Virus stocks were prepared as follows: VSV Indiana strain and VSV-GFP, generously provided by Prof. J. Rose (Yale University), were propagated in Vero cells. HSV-1 strain 17, kindly provided by Prof. Zhengfan Jiang (Peking University), was cultured in the same cell line for viral amplification. MHV-A59 strain (ATCC VR-764) and EMCV (ATCC VR-129B) were purchased from ATCC and propagated in 17CL-1 and Vero cells, respectively. IAV strain PR8, kindly provided by Prof. Qiang Feng (Fudan University), was propagated in fertile chicken eggs under standard conditions. Briefly, for VSV, HSV-1, EMCV, and MHV-A59, cells were infected with each virus and incubated at 37°C until extensive cytopathic effect (CPE) was observed (typically within 24-48 h). After extensive CPE was observed, culture supernatants and infected cells underwent three freeze-thaw cycles (−80°C/37°C) to facilitate virus release. The resulting lysates were centrifuged at 3,000 × g for 15 minutes at 4°C to remove cellular debris, aliquoted, and stored at −80°C. In contrast, for IAV, fertile chicken eggs were inoculated via the allantoic cavity with virus suspension. Eggs were incubated at 37°C (55-65% humidity) for 48-72 h. Subsequently, eggs were chilled at 4°C overnight, and allantoic fluid was aseptically harvested. Virus-containing allantoic fluid was clarified by centrifugation at 3,000 × g for 10 minutes at 4°C, aliquoted, and stored at −80°C. Virus titers for all strains were determined by standard plaque assay or hemagglutination assay prior to experiments.

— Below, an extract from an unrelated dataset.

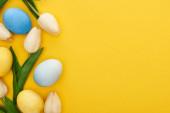 horní pohled na tulipány a malované velikonoční vajíčka na barevném žlutém pozadí s kopírovacím prostorem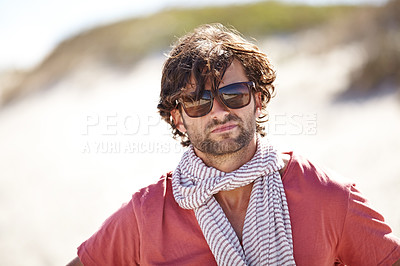 Buy stock photo A young man wearing glasses and a scarf looking directly at the camera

Mice and in vivo virus infection

All animal care and procedures were conducted under the Guide for the Care and Use of Laboratory Animals by the Chinese Association for Laboratory Animal Science. The Animal Care Committee of Peking University Health Science Center approved the protocols (permit number: LA 2016240).

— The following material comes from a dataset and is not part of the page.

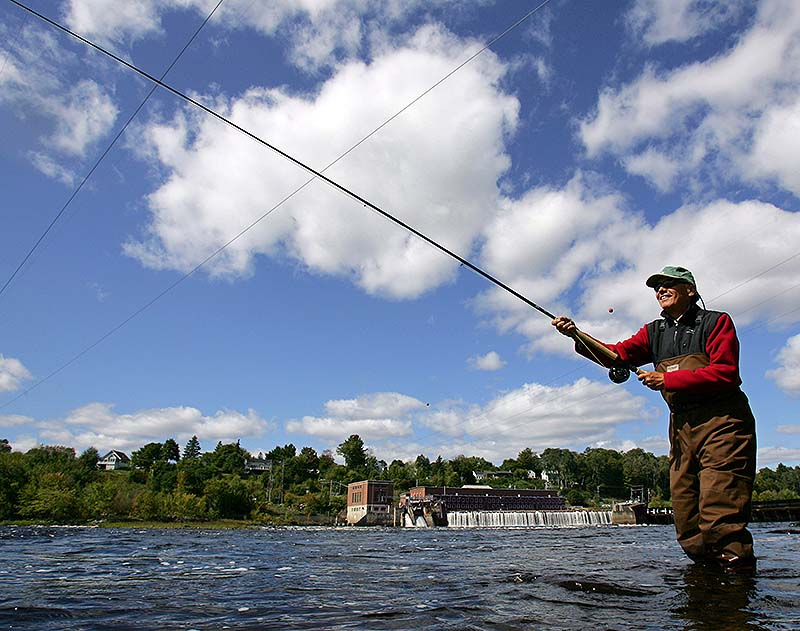 Pete Brunner of Falmouth casts for Atlantic salmon in the Eddington Pool on the Penobscot River below the Veazie Dam in Eddington. Just 20 years ago, the first salmon pulled from the Penobscot River each season was sent to the White House. Now Atlantic salmon have virtually disappeared, and are off limits to fishing. Environmentalists hope a dam removal that starts Monday, opening miles of river to migrating fish, will help efforts to restore endangered salmon.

Wild-type (WT) C57BL/6J mice were obtained from the Department of Laboratory Animal Science, Peking University Health Science Center. Irf3 knockout mice were generously provided by Prof. Zhengfan Jiang (Peking University). All animals were maintained with unrestricted access to clean water and nutritious feed.

Age- and sex-matched C57BL/6J littermates were used for all in vivo experiments. Eight-week-old mice were infected intraperitoneally (i.p.) with VSV at a dose of 1 × 108 plaque-forming units (PFU) per mouse. Following infection, mice received daily intraperitoneal injections of Betrixaban (BT, 10 mg/kg/day, n = 8 per group) or phosphate-buffered saline (PBS) as a vehicle control for three consecutive days. At 48 h post-infection, blood samples were collected to measure VSV nucleocapsid protein (VSV-N) mRNA levels via quantitative reverse transcription PCR (RT-qPCR). Body weight and survival rates were monitored daily. On day 4 post-infection, all mice were euthanized using CO2 inhalation for subsequent analyses. To evaluate the induction of type I interferon (IFN-I) responses by BT in vivo, an additional set of C57BL/6J mice received a single i.p. injection of BT (10 mg/kg, n = 3 per group) or PBS control, and tissues were collected 24 h later for IFN-I-related gene expression analysis by RT-qPCR.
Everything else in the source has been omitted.